What you should do
Which of the lines below include the word "sediment"? Pull each one out.

Input
----------
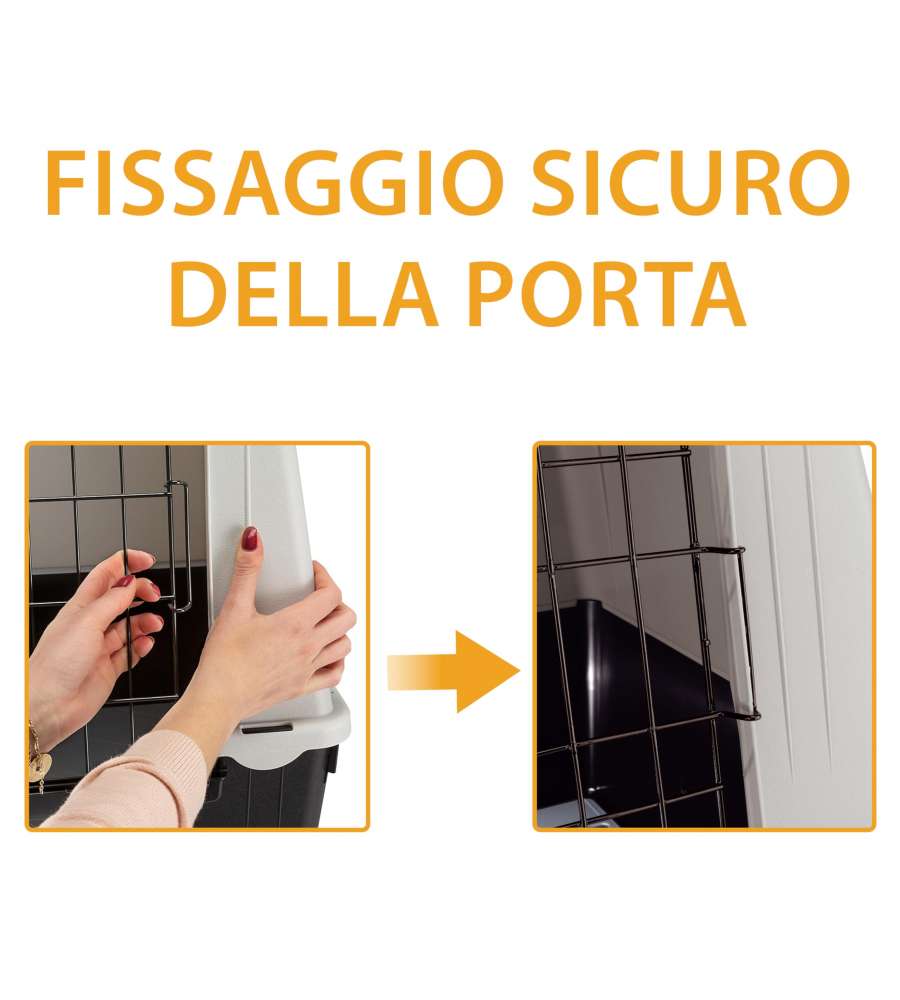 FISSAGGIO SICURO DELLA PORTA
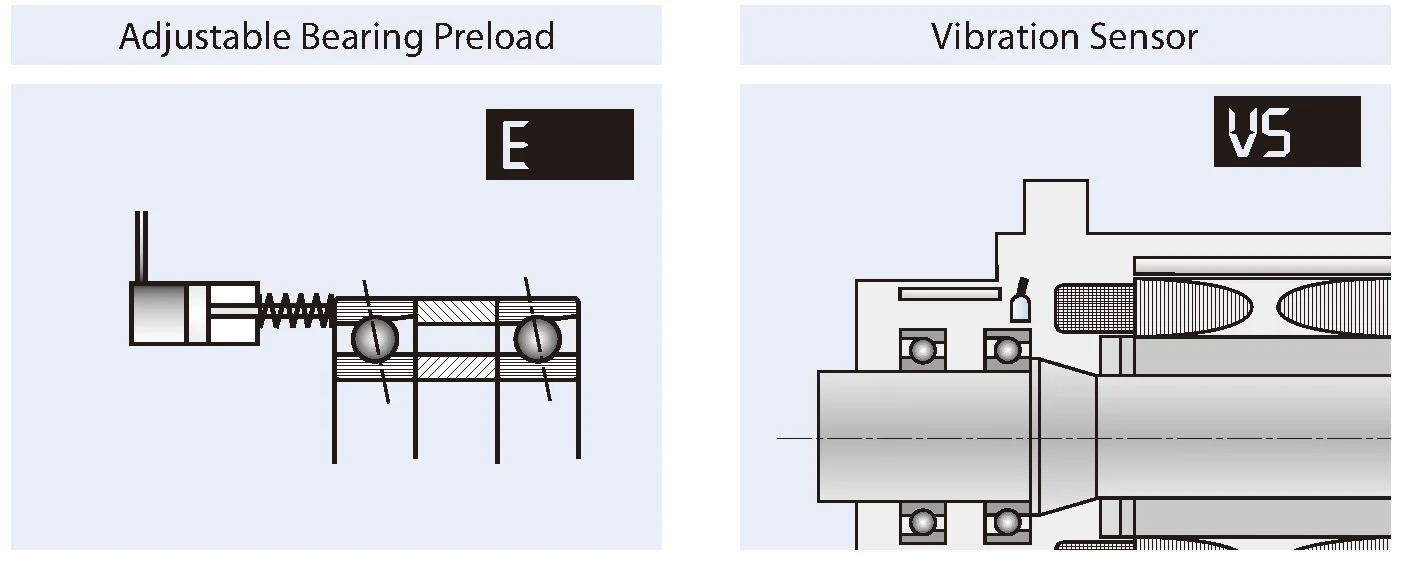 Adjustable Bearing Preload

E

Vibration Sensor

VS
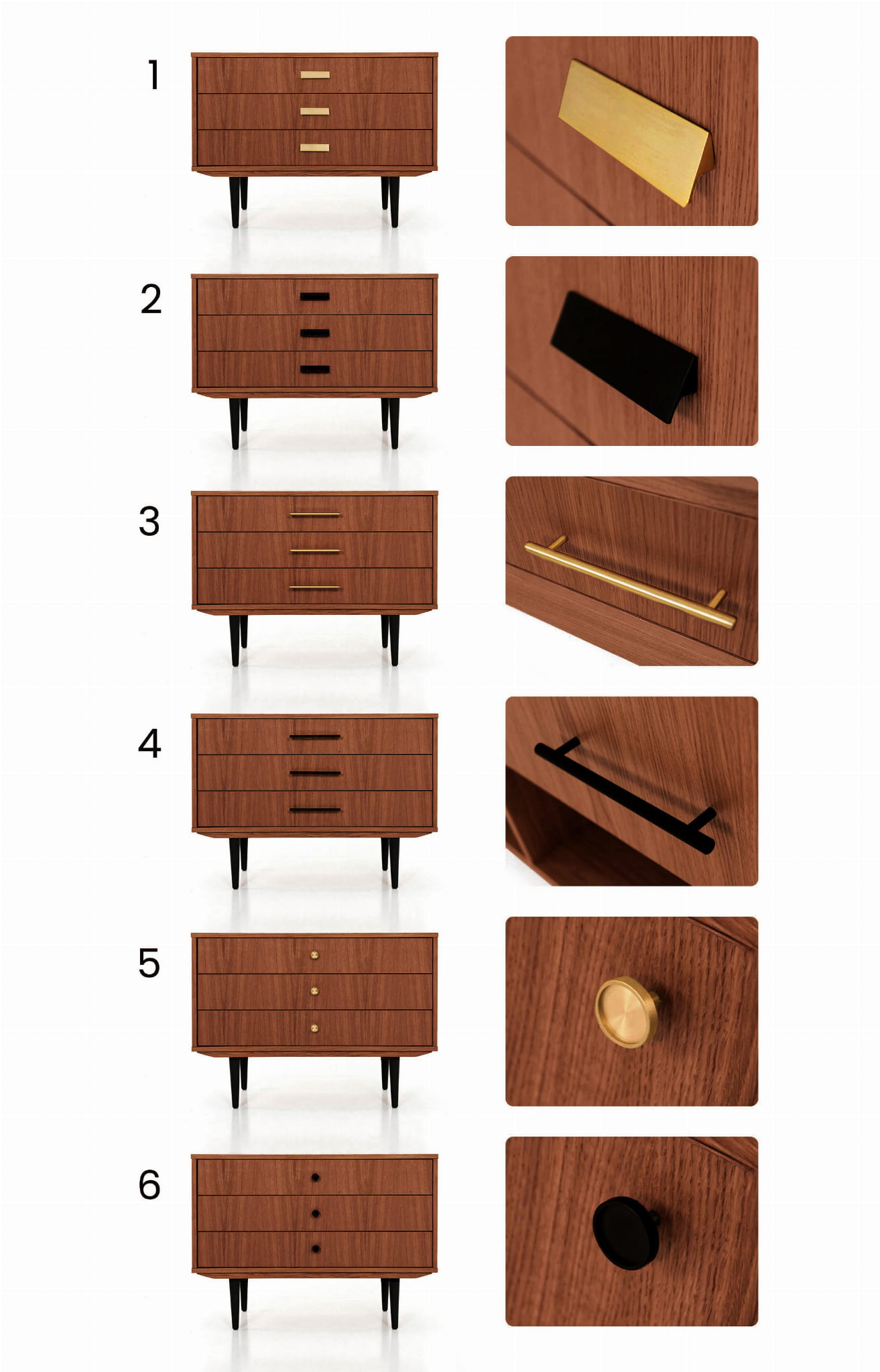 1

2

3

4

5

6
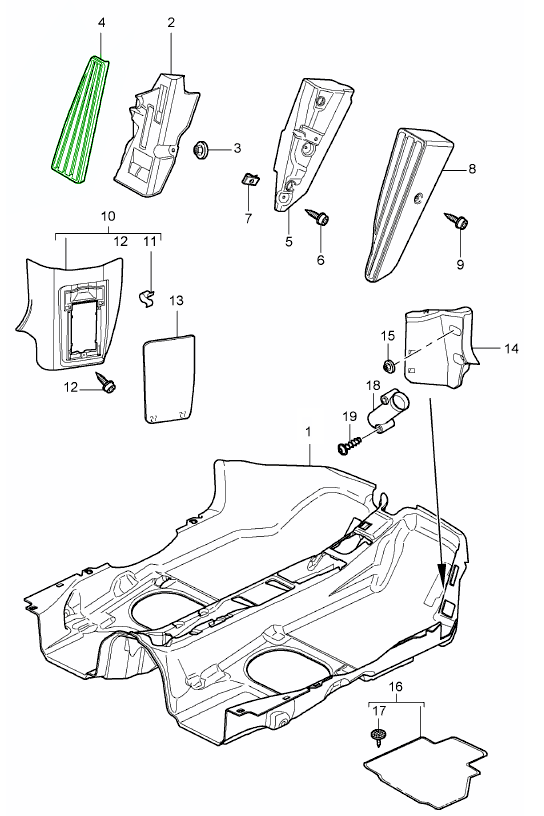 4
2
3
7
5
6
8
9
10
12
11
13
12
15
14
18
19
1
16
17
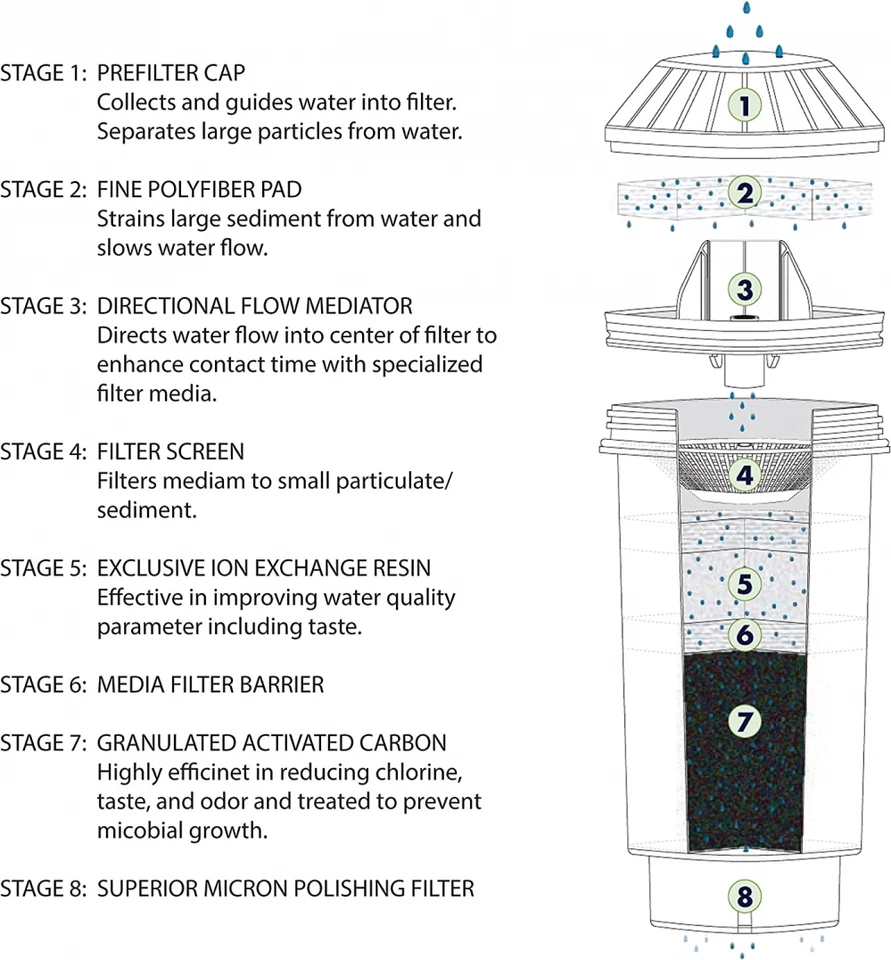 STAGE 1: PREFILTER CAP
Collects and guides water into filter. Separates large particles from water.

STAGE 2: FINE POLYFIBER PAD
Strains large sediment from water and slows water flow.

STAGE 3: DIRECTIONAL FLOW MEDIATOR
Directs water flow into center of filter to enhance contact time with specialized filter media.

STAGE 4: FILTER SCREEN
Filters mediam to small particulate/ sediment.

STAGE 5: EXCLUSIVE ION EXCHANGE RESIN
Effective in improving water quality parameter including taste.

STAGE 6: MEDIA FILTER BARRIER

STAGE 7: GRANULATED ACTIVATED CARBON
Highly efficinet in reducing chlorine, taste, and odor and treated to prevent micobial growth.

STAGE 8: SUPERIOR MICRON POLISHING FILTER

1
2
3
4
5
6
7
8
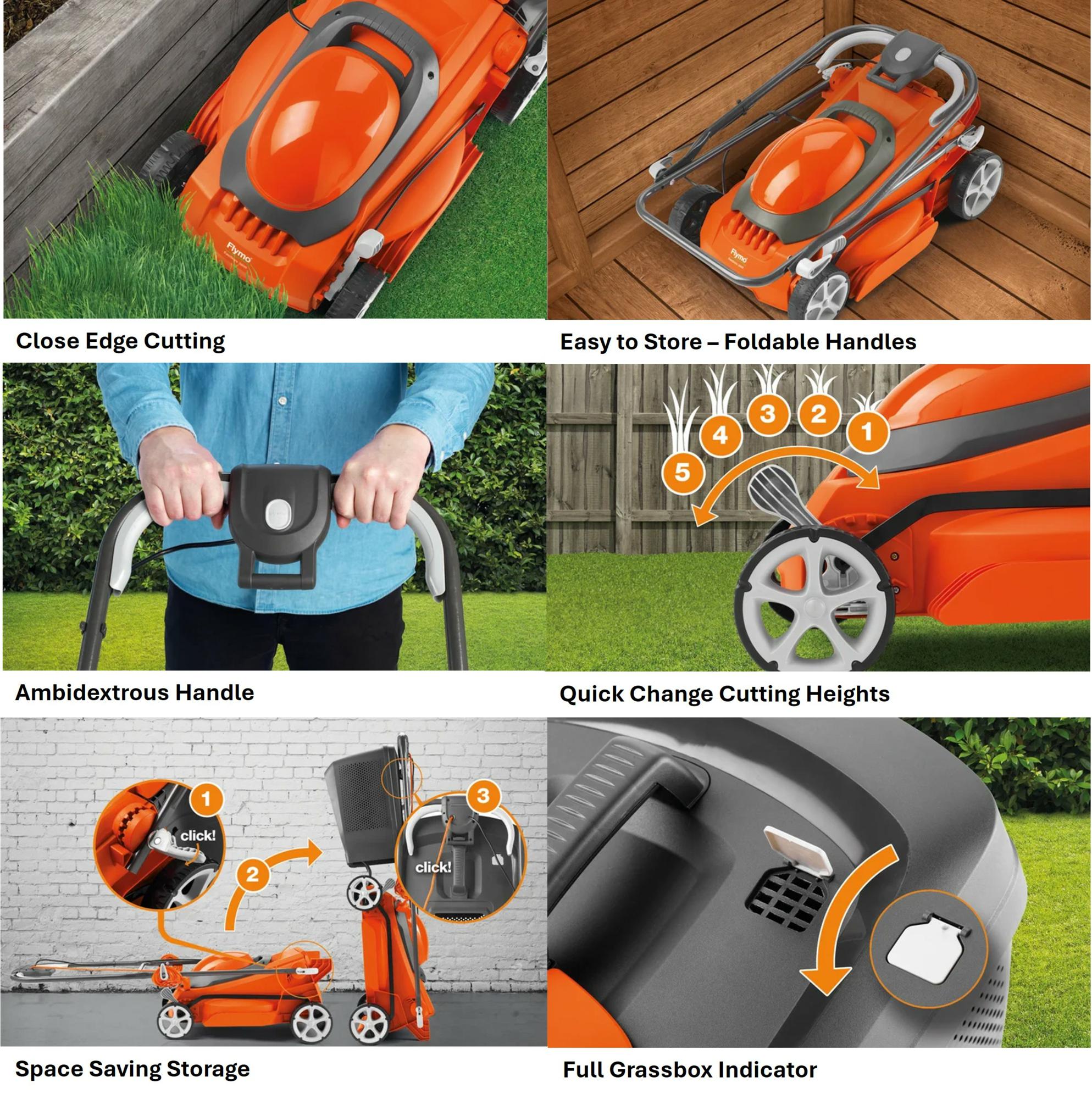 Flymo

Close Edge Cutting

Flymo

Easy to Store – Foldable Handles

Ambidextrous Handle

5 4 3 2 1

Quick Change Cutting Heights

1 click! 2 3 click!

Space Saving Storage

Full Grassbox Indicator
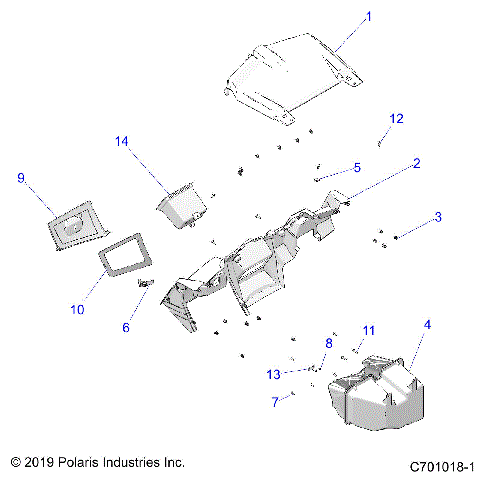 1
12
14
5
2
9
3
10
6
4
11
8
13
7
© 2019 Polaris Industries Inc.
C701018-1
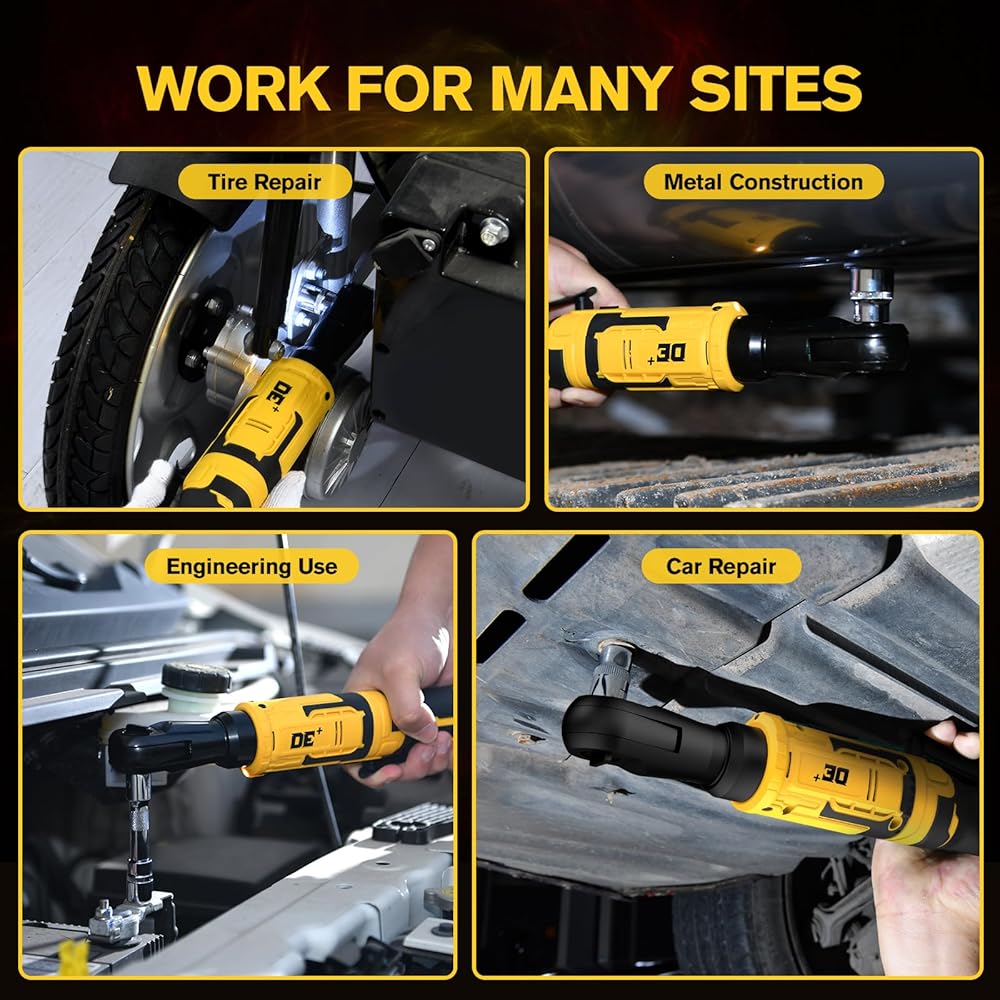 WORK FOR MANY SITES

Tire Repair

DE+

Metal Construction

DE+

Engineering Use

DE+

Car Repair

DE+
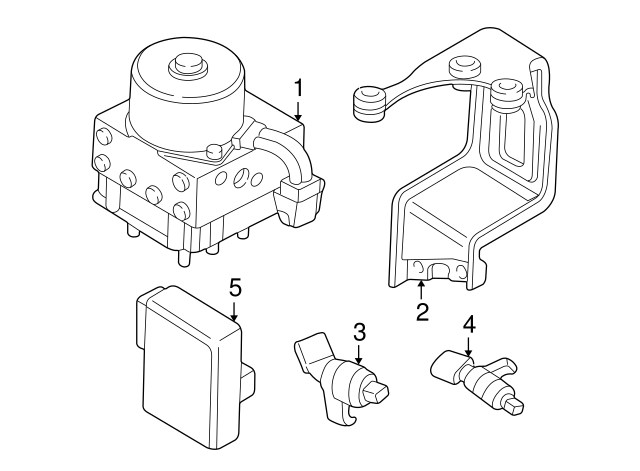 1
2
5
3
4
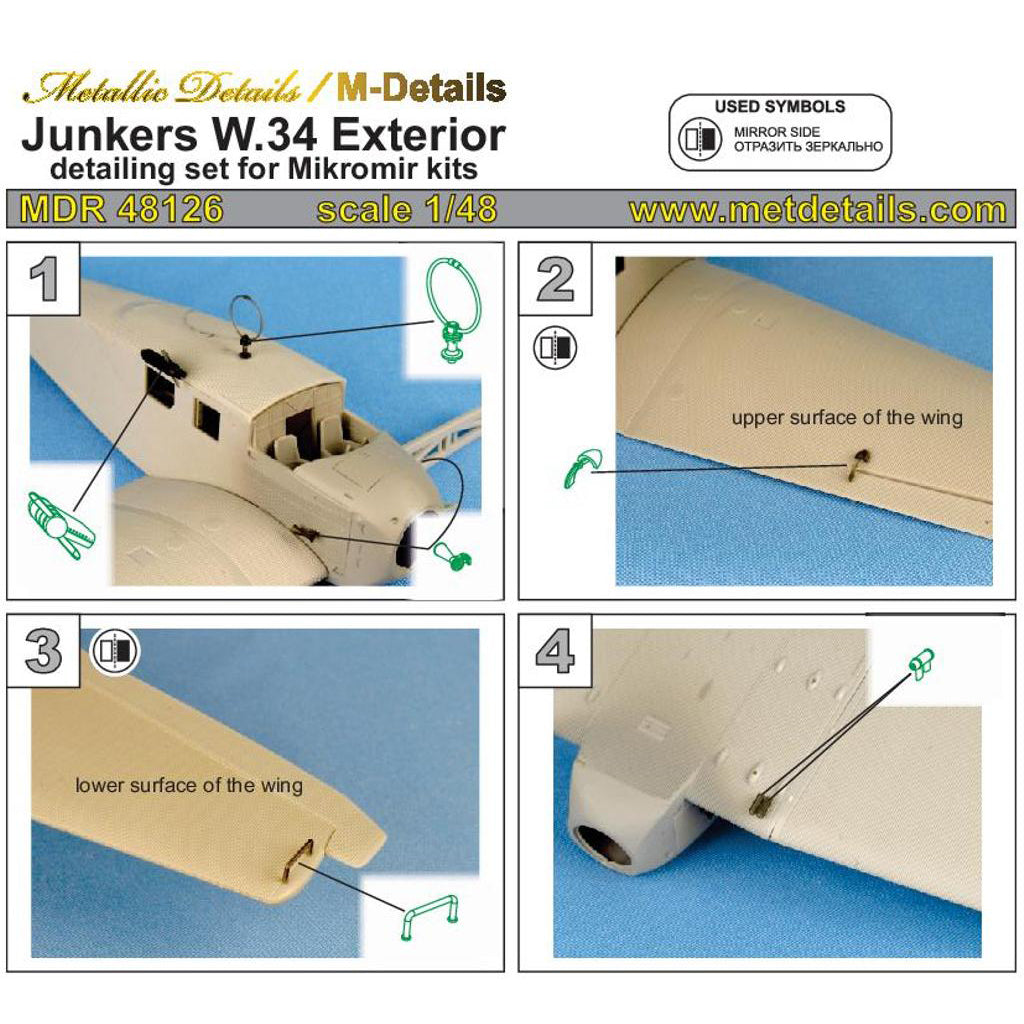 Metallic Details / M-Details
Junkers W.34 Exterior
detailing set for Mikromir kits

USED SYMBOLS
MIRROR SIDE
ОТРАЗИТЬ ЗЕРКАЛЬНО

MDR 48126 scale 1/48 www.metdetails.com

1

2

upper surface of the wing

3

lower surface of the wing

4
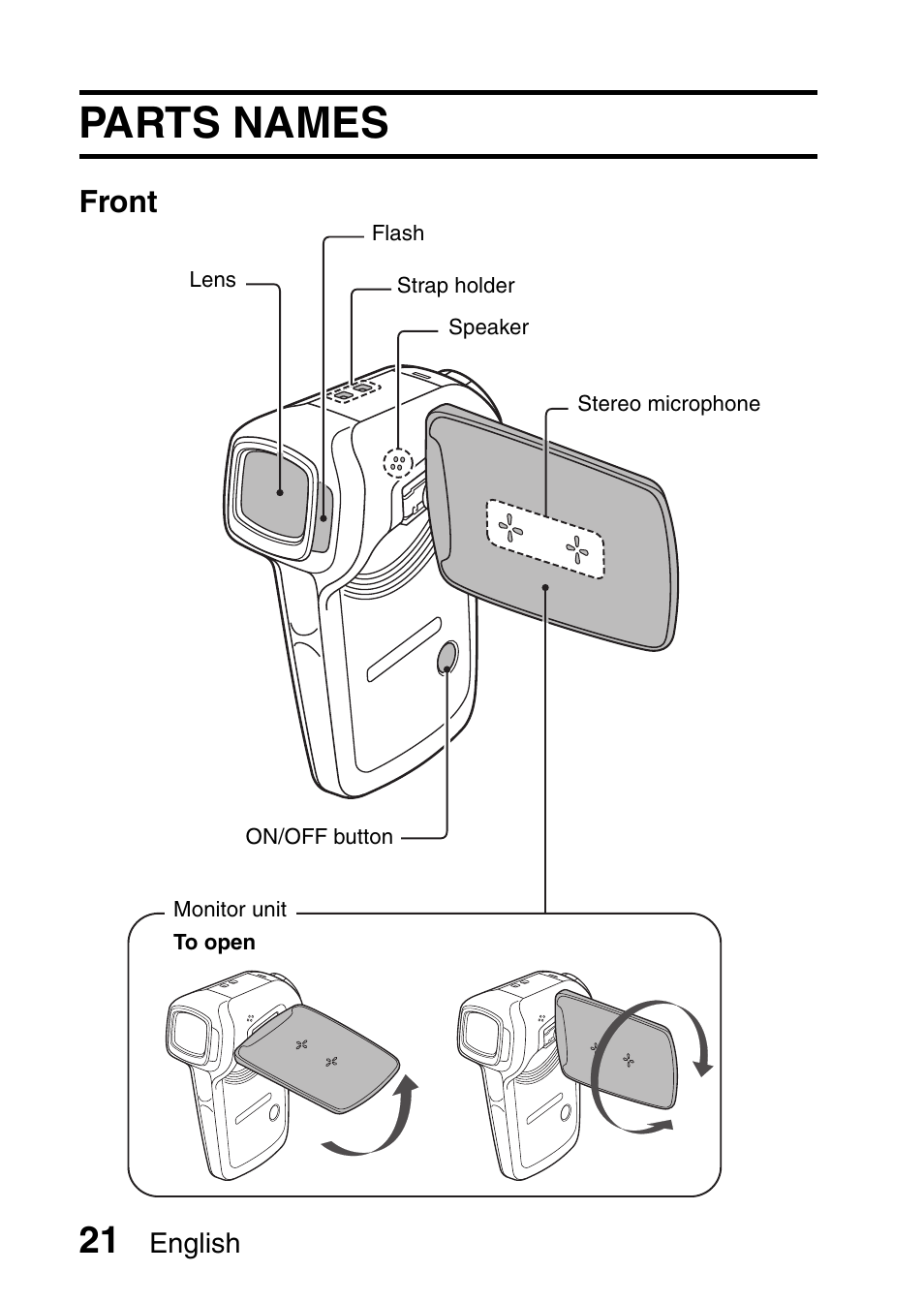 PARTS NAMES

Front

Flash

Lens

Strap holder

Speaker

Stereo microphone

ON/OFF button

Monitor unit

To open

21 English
----------
Response to the task
Strains large sediment from water and slows water flow.
Filters mediam to small particulate/ sediment.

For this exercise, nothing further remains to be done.